[Фрагмент текста]
___

Реклама: «Да здравствует победоносная политика сонгун (Армия на первом месте)!» Этот популярный пропагандистский мотив встречается на плакатах, почтовых марках и рекламных щитах.

 

Всего год спустя после смерти Ким Ир Сена его сын дал официальный старт политике сонгун — «Армия на первом месте». В двух словах она заключалась в том, что отныне вооруженные силы Северной Кореи всегда имели приоритет перед другими частями общества при распределении все более скудных ресурсов. Это касалось всего — от денежных субсидий до продовольствия. Тем самым армия стала высшим органом государственной власти и с тех пор удерживает занятую позицию. Ким Чен Ир понимал, что он сам и вся остальная «внутренняя партия» полностью зависят от армии, ведь только она может обеспечить контроль над населением в условиях усугубляющегося кризиса, которому не видно конца.
Во многих отношениях введение политики сонгун было мягкой версией военного переворота, при котором генералам было выгодно сохранить прежнего Вождя в качестве символа, объединяющего нацию и служащего объектом преданности населения. Однако было бы несправедливо утверждать, что Ким Чен Ир начал свое правление, будучи чьей-то марионеткой. И стоявшая за ним партия, и его собственный унаследованный статус по-прежнему оставались важными элементами политического равновесия. Тем не менее совпадение между началом Трудного похода и введением политики сонгун отнюдь не случайно. Напрашивается предположение, что с приходом к власти Ким Чен Ира Северная Корея превратилась в гибридную военную диктатуру, где последнее слово остается за генералами, но правящая партия выполняет роль советника в принятии важных государственных решений, хотя на самом деле все несколько сложнее. Сложившийся в глазах окружающего мира стереотип всемогущего и единовластного диктатора был не так уж далек от истины в случае Ким Ир Сена, не считая последних десяти-двадцати лет его правления, но с тех пор немало воды утекло.

___

[Перечень материалов]

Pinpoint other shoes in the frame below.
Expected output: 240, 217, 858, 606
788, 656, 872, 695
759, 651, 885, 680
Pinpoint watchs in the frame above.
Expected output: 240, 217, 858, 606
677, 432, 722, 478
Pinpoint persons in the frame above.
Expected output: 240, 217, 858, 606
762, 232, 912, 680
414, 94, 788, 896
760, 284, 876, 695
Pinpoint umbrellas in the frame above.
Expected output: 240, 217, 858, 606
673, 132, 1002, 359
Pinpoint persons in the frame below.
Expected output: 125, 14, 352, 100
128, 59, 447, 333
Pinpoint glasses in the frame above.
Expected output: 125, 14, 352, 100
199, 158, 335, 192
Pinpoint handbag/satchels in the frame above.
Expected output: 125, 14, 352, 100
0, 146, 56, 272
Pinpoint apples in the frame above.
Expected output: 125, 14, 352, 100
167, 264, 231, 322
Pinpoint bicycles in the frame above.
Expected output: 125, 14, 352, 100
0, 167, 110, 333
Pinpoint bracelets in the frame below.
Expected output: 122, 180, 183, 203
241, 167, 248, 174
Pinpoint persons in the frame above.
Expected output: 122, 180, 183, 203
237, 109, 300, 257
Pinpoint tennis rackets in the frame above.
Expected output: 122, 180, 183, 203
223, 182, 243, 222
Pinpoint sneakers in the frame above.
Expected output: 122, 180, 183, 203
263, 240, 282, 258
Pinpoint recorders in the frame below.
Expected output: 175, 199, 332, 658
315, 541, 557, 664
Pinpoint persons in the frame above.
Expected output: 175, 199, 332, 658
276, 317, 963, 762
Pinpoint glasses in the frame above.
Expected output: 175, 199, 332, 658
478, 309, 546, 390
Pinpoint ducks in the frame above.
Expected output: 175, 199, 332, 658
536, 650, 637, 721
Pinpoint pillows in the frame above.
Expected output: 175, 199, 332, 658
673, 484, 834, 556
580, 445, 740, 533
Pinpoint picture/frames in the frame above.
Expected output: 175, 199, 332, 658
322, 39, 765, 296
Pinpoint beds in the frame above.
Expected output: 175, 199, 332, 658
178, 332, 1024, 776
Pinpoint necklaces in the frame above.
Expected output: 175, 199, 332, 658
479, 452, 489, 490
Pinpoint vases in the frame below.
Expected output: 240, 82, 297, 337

___

[Письменное задание 1] Почему, согласно фрагменту о политике сонгун, Ким Чен Ир отдал армии приоритет перед остальным обществом? Ответьте в одном–трёх предложениях.
[Письменное задание 2] Продолжите текст о политике сонгун, начав сразу после его последнего предложения.

[Результат задания 1] Ким Чен Ир понимал, что он сам и вся остальная «внутренняя партия» полностью зависят от армии. Только армия могла обеспечить контроль над населением в условиях усугубляющегося кризиса, которому не видно конца.

[Результат задания 2]
Еще один долгоиграющий миф о Северной Корее гласит, что ее всемогущий единовластный диктатор — непредсказуемый, одержимый бешеной ненавистью к Западу психопат, держащий палец на ядерной кнопке. Расслабьтесь, дорогие читатели, и переведите дыхание. Ким Чен Ын не похож ни на Абу Бакра аль-Багдади, ни на Джокера из фильмов о Бэтмене. С самого основания политического режима КНДР в 1948 году он всегда действовал совершенно логично и предсказуемо, исходя из одной-единственной предпосылки, снова и снова, как во внешней, так и во внутренней политике: выживание любой ценой в краткосрочной и долгосрочной перспективе.
В последние годы в стране все больше распространяется подобная пропаганда. «Удержим экономический прогресс эпохи сонгун на твердом курсе, утвердимся в нашей независимости и предотвратим войну благодаря устрашающей силе нашего оружия!»

 

Северная Корея дважды чудом возвращалась практически с того света. Первый раз был во время Корейской войны, когда униженный Ким Ир Сен в последний момент был спасен от верного поражения китайскими войсками, второй раз — во время Трудного похода.
Всякий раз политический режим с трудом выкарабкивался из ямы, применяя действенную комбинацию из кнута и пряника в виде всеобщей мобилизации , призывов к чувствам национального единства и патриотизма, восхваления героев и запугивания остальных, а также безжалостных наказаний за непослушание и политическое диссидентство. Всякий раз политическое руководство страны утверждалось в представлении, что Северная Корея со всех сторон окружена врагами. Эта идея всеми средствами вбивалась в головы народа — наряду с идеей о том, что только текущий политический режим в лице династии Ким может защитить северокорейцев от полного истребления. Для этого нужны люди в форме, много людей в форме!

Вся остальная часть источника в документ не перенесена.